We can find it in Plato's picture of the wise person as one who ignores the temporary objects of sense's perception in order to contemplate the eternal forms, as well as in the Bhagavad-Gita's injunctions to detach oneself from the objects of sense. The problem can be (and is exhibited in The Midknight) that our senses have a natural power over our actions, and so we need to be trained to put them into whatever wisdom deems to be their proper perspective. In exalting the larger picture over the smaller, wisdom not only requires that we learn to resist the natural pull of the senses, it also requires us to resist the natural pull of the emotions. To avoid being overcome by strong emotions, Aristotle recommends that we have the right balance of virtue -- the "Golden Mean." It's a balanced action responding to a particular situation at the right time, in relation to the right people, with the right motive, and in the right way. For instance, you can fear something either too much or too little. Fearing too much may lead to cowardice, as when Mark chooses his girlfriend Amanda to be sacrificed over himself. Fearing too little, as was the case when Jesse ignored Vanessa's pleas to not savagely beat up her father in retaliation to Mr. Strummer beating her, may lead to rashness, both undesirable traits. The balanced trait, that is, the virtue between fearing too much or too little, is virtue.

Emotional control has always been important to the classic wisdom traditions and it is Jesse's inner struggle with his own emotions that highlights the story's plot. Most people would argue that one's own emotions are more important than any "big picture," but to believe in this train of thought is the same as saying that Jesse is right to show up to the prom and put his girlfriend and the entire student body in dire danger. No, he should not place anyone in danger, especially if it is his own moral stand he has to make; no one should be sacrificed at the expense of his own emotion and satisfaction. While someone like Aristotle might applaud Jesse's decision to save his girlfriend and take his stand as a courageous act, he would probably label Jesse's decision to place everyone in danger as a rash one. For Aristotle, the act of confronting danger or risk becomes courageous if and only if both decision and just cause enter the picture. And there is no just cause in placing hundreds of innocent people in mortal danger.

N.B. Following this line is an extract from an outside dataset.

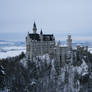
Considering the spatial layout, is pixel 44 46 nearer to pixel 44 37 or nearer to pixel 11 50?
pixel 44 37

If there is any reason that our society has been brought up to indulge in our emotions and desires (and thus make our senses focus on the smaller picture) it's because these senses present us with the here and now from our perspective. Our own perspective is essentially involved in our natural emotional reactions to the world. Your sudden anger, for example, at some perceived insult involves more than the objective fact that someone has said something to you, and the fact that you perceive what was said as offensive, it also essentially involves your feelings about this fact. Also, when someone rejects you, your anger and/or sadness result not from the mere rejection that someone has passed onto you like some flu but essentially the feelings you feel. In placing the bigger picture above the smaller, wisdom denigrates our natural emotional reactions to the world as reliable guides to action. Even a superhero who acts out of anger rather than reason is always an individual setting himself up for trouble. One of the greatest examples (that is not a superhero) of someone seeing "the big picture" is in Casablanca. When Humphrey Bogart tells Ingrid Bergman that, "The problems of two people don't amount to a hill of beans in this crazy world." The audience is meant to feel it's something of a tragedy that the Bogart and Bergman characters' love has to take a backseat to the larger picture, but those characters know that what the Bergman character (and Victor Lazlo) is doing is more important than a relationship; we aren't meant to have any doubt that the claims of the larger picture should trump their personal concerns.